Danielle Hoogenboom founded Love Light Yoga as an expression of her yoga practice and creative interests both on and off the mat.  She is passionate about  yin yoga and its ability to heal, change and transform ourselves and the world around us. Believing that all people are invited to the healing of yoga, Danielle teaches a diverse schedule of classes and workshops that range from the practical theory to the mystical and sacred parts of yoga.


This is an excerpt from the manual “Meridians and Emotions” by Danielle Hoogenboom, E-RYT.

The long slow holds of Yin yoga, and more importantly, the slow, mindful transitions between poses help to make the practice one of nurturing rather than harm, providing that practitioners and teachers respect the need to more slowly. As a sloe, simple, meditative practice, yin helps us learn to respond instead of reacting. This helps us stand in our courage-remember courage is not the absence of fear but the ability to feel afraid without being paralyzed. The intense sensations that come up in our bodies during our yoga practices allow us to sit in the physical discomfort, with out trying to fix it, change it or push it away. This provides the perfect training ground for sitting in our emotional discomfort and to be courageous in the face of fear without resorting to harmful actions.

Yoga helps create balance. 

In being able to sit with ourselves and not compare our learning to others, we practice the concept of non-violence.

Violence is nuanced and can take on many faces beyond physical action. In talking about race, power, and privilege, there are so many ways that we get caught up in replicating the unhealthy patterns of white supremacy. When consider ourselves to be more advanced practitioners (we believe we are “better” at being non racist, we make judgments about others for where they are at in their process, we hide the places where we fail to meet our ideals) we are acting out white supremacy, we are creating spaces of violence. These ideas of white supremacy hold us to concepts that claim people can be “better” than others, that hierarchy is natural and exists in all spheres and that there is an endpoint to growth and understanding. By placing individual over collective, we highlight one of the most damaging tenets of white superiority, we underline that power is paramount and that using harmful thoughts and actions are the best ways to get us to where we want to be.

Justice and Equity work are deep internal processes, without attending to our own internalized racism and superiority, it is almost impossible to make lasting change. Yoga and the foundation of yoga theory is one system that can provide support in beginning to examine different ways of being.

We get to practice action rather than reaction. Through facing our physical blocks, emotional fears, and limiting assumptions, we can develop empathy for the many faces that systems work takes. We can start to see that each of us is at a different place in our journey and support the forward momentum rather than persecuting folks for not being as far as we think we are.

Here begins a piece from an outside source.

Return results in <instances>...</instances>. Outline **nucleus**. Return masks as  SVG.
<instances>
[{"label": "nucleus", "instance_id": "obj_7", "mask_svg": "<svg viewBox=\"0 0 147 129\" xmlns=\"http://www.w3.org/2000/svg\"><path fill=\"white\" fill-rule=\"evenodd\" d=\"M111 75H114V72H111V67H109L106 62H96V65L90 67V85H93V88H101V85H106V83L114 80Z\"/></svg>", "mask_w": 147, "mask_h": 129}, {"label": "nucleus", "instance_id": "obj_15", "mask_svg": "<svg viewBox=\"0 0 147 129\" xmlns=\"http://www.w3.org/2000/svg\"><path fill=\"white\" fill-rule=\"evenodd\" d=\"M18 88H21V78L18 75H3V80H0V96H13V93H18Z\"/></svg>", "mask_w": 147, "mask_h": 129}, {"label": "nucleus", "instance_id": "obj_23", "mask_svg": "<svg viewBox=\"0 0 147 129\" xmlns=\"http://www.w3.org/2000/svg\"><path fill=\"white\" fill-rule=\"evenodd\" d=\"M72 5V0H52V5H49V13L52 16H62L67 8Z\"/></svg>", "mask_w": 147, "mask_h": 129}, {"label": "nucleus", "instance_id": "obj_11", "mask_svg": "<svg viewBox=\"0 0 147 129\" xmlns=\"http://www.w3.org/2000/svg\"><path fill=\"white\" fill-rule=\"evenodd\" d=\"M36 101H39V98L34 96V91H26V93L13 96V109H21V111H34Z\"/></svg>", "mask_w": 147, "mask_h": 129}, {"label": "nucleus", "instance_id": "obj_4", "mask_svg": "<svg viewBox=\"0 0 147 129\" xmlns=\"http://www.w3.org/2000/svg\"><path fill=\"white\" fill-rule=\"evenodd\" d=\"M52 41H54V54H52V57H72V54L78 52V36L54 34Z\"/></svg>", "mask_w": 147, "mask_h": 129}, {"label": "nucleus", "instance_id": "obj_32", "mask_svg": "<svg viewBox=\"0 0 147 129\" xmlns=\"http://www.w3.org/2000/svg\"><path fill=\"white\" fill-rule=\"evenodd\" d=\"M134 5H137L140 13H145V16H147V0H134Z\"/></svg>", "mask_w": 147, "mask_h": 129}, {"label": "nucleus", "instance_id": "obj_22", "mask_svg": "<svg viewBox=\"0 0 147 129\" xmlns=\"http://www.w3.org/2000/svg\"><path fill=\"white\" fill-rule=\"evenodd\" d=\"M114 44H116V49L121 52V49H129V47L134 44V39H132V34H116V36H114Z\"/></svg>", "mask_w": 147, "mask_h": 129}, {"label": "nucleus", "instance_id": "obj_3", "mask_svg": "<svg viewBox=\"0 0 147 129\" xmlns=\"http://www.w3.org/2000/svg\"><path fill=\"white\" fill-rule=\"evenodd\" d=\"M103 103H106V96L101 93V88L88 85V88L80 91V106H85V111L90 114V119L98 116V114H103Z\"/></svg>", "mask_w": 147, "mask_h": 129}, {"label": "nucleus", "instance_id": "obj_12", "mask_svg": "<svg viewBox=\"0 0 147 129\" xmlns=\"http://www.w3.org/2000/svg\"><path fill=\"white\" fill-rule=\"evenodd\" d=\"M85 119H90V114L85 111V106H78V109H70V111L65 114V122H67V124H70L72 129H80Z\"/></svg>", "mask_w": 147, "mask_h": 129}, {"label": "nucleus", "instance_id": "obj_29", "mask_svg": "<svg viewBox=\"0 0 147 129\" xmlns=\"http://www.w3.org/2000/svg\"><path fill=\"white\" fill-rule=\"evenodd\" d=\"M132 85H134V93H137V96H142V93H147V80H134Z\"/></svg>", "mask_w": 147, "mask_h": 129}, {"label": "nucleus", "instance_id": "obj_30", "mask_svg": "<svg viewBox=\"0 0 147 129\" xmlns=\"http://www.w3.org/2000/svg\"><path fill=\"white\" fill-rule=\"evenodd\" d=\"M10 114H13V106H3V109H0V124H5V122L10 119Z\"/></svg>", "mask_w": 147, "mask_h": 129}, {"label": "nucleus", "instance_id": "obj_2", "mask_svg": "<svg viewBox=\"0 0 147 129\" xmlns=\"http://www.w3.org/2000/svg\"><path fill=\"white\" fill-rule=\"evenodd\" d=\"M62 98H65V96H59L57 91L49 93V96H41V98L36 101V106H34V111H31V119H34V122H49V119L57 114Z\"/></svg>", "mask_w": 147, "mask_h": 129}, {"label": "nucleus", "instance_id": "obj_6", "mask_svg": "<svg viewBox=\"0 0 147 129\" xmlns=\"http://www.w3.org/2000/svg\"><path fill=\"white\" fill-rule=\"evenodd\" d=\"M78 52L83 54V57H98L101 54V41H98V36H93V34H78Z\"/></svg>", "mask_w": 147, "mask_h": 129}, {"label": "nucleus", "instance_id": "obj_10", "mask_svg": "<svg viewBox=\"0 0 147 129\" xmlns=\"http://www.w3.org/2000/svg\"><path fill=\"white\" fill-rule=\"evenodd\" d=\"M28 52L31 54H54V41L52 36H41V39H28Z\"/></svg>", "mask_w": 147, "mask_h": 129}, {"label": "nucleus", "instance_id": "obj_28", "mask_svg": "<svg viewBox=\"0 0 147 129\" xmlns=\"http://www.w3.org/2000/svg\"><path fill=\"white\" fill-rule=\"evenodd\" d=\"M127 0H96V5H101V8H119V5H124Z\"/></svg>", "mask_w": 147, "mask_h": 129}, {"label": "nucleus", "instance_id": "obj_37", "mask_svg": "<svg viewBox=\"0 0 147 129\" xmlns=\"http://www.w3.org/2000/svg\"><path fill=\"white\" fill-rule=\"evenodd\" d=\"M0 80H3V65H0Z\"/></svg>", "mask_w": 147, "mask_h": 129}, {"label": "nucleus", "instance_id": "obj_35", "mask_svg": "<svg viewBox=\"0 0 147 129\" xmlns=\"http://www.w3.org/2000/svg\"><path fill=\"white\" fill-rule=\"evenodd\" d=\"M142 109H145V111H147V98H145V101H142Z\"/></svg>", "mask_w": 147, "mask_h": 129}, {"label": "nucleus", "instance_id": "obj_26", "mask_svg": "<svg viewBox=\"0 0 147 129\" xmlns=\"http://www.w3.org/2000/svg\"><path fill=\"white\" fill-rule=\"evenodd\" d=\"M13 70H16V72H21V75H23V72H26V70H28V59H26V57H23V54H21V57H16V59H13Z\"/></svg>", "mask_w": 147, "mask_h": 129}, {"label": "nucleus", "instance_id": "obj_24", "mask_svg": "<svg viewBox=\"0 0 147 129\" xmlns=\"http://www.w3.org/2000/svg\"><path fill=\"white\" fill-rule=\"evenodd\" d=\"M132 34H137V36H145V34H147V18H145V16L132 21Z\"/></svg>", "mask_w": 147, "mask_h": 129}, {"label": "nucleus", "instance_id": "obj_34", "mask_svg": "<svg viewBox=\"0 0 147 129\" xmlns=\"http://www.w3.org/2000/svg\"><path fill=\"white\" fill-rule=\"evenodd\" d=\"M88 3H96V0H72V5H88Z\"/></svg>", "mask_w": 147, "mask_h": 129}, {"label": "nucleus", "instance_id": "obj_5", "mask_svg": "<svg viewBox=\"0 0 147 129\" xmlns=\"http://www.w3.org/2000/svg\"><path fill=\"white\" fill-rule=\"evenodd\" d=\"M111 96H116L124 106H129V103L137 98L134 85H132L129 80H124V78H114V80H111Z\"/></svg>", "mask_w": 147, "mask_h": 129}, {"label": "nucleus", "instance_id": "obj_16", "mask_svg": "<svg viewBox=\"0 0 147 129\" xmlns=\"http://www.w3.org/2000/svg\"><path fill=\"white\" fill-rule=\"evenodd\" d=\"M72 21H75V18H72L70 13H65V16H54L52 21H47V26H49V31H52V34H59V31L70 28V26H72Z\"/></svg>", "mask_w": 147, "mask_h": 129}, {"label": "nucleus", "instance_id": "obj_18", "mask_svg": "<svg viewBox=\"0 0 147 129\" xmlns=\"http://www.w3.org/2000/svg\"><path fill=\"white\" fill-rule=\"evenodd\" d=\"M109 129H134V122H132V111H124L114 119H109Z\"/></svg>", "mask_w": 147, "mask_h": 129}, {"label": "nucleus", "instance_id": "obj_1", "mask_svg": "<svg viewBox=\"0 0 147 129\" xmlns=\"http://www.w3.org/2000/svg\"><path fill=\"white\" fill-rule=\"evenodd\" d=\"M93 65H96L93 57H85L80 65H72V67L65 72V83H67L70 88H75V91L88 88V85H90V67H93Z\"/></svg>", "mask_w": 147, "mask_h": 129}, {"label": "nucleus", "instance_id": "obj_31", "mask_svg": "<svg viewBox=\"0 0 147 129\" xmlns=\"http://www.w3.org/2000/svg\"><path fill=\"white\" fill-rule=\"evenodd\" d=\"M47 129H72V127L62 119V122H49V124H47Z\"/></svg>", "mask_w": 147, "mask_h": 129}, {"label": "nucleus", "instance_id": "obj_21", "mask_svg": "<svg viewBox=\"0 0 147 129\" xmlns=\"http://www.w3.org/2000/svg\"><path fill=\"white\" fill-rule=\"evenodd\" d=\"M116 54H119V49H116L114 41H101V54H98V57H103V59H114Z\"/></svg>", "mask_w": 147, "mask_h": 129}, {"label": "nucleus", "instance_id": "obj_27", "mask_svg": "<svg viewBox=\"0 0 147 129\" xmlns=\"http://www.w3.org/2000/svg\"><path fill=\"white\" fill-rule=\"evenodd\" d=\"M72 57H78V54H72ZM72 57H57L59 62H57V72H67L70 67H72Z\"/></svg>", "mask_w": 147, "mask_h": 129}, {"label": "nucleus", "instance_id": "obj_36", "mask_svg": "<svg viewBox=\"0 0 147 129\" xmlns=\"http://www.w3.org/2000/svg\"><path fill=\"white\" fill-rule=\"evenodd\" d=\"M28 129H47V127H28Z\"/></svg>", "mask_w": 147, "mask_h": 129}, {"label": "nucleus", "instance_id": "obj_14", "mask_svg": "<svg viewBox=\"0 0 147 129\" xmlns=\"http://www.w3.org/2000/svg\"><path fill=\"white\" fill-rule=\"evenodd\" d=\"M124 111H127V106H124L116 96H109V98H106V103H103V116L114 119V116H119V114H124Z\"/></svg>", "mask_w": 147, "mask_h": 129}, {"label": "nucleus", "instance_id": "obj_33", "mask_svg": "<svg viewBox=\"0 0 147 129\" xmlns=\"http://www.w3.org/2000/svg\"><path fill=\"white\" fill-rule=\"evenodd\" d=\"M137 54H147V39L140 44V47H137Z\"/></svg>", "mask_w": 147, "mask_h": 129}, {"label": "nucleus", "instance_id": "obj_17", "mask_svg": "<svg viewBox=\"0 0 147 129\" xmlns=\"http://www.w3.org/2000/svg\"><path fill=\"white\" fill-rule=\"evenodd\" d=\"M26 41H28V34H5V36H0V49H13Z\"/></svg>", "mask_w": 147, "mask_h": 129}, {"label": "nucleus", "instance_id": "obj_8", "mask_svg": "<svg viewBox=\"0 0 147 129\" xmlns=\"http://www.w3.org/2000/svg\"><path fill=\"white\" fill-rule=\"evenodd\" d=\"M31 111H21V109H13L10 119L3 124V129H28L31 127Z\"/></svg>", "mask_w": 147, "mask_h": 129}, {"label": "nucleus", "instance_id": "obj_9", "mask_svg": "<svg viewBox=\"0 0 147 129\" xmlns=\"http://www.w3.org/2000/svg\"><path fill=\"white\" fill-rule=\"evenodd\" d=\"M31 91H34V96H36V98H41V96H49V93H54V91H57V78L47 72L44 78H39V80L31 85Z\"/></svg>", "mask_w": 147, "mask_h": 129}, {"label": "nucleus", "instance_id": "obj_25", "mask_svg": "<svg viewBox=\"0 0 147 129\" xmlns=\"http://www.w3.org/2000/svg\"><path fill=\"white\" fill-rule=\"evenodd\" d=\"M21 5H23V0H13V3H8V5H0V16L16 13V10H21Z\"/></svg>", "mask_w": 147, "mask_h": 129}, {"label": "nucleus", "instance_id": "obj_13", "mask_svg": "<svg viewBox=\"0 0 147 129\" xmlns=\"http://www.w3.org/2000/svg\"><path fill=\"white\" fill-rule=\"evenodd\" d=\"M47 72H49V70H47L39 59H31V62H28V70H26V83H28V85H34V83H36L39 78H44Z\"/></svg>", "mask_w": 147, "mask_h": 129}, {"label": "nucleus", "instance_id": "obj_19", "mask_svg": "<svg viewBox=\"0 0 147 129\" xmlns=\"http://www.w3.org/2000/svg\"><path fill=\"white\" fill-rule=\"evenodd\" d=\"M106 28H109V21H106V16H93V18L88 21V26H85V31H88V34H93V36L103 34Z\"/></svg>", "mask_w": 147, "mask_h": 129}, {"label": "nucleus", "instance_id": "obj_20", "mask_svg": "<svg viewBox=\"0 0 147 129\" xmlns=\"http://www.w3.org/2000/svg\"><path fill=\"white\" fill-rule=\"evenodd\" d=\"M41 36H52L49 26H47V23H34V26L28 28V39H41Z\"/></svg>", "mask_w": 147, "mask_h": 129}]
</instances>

The idea of non-violence asks us to examine all the ways in which violent action has been coded into our coping mechanisms. It asks us to investigate the intentions behind that violence and whether our long term outcomes can really be achieved through the subjugation or physical harm of another. It also gives us time to examine how much harm we do to ourselves when we lead with violence toward another.

Yoga provides the method, the outcome can be transformation.